**DATA FOR THE TASK**
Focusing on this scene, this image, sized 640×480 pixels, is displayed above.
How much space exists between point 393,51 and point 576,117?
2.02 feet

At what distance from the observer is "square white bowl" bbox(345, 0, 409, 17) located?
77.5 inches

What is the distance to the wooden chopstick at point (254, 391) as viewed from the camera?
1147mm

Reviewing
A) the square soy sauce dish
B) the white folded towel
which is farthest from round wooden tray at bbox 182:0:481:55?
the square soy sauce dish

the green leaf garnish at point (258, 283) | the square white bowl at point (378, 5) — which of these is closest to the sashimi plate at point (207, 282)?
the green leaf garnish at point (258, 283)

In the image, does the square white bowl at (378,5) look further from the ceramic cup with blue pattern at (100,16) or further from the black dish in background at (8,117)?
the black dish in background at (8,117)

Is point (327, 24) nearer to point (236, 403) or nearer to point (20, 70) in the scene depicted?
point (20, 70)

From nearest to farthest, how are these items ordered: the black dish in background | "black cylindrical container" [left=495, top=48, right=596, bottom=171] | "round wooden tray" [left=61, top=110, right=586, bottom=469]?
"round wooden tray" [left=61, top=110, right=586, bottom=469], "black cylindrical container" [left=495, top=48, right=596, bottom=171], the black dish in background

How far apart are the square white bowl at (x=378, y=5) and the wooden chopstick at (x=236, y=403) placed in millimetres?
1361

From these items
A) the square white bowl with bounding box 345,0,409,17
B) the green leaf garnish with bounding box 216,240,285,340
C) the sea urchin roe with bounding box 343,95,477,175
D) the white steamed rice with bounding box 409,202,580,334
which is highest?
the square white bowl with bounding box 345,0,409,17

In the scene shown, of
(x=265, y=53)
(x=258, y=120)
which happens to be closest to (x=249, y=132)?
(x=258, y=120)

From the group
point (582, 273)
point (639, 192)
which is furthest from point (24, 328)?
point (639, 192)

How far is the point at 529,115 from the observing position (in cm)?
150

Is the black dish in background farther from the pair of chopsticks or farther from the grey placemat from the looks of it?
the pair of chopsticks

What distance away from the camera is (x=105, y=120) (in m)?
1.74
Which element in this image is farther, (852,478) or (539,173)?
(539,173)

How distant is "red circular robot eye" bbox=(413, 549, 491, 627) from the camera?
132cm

**GIVEN INSTRUCTION**
Retype every entry word for word.

**TASK SOLUTION**
Focusing on this scene, this image, sized 640×480 pixels, is displayed above.
How much space exists between point 393,51 and point 576,117?
2.02 feet

At what distance from the observer is "square white bowl" bbox(345, 0, 409, 17) located?
77.5 inches

What is the distance to the wooden chopstick at point (254, 391) as viewed from the camera?
1147mm

Reviewing
A) the square soy sauce dish
B) the white folded towel
which is farthest from round wooden tray at bbox 182:0:481:55?
the square soy sauce dish

the green leaf garnish at point (258, 283) | the square white bowl at point (378, 5) — which of these is closest to the sashimi plate at point (207, 282)?
the green leaf garnish at point (258, 283)

In the image, does the square white bowl at (378,5) look further from the ceramic cup with blue pattern at (100,16) or further from the black dish in background at (8,117)?
the black dish in background at (8,117)

Is point (327, 24) nearer to point (236, 403) or nearer to point (20, 70) in the scene depicted?
point (20, 70)

From nearest to farthest, how are these items ordered: the black dish in background | "black cylindrical container" [left=495, top=48, right=596, bottom=171] | "round wooden tray" [left=61, top=110, right=586, bottom=469]?
"round wooden tray" [left=61, top=110, right=586, bottom=469], "black cylindrical container" [left=495, top=48, right=596, bottom=171], the black dish in background

How far apart are the square white bowl at (x=378, y=5) and the wooden chopstick at (x=236, y=403) placed in millimetres?
1361

From these items
A) the square white bowl with bounding box 345,0,409,17
B) the green leaf garnish with bounding box 216,240,285,340
C) the sea urchin roe with bounding box 343,95,477,175
D) the white steamed rice with bounding box 409,202,580,334
which is highest?
the square white bowl with bounding box 345,0,409,17

In the scene shown, of
(x=265, y=53)
(x=258, y=120)
which happens to be closest to (x=249, y=132)?
(x=258, y=120)

From the group
point (582, 273)
point (639, 192)
which is furthest from point (24, 328)?
point (639, 192)

How far is the point at 529,115 from the observing position (in cm)?
150

Is the black dish in background farther from the pair of chopsticks or farther from the grey placemat from the looks of it?
the pair of chopsticks

What distance away from the camera is (x=105, y=120) (in m)?
1.74
Which element in this image is farther, (852,478) or (539,173)?
(539,173)

How distant is "red circular robot eye" bbox=(413, 549, 491, 627) from the camera?
132cm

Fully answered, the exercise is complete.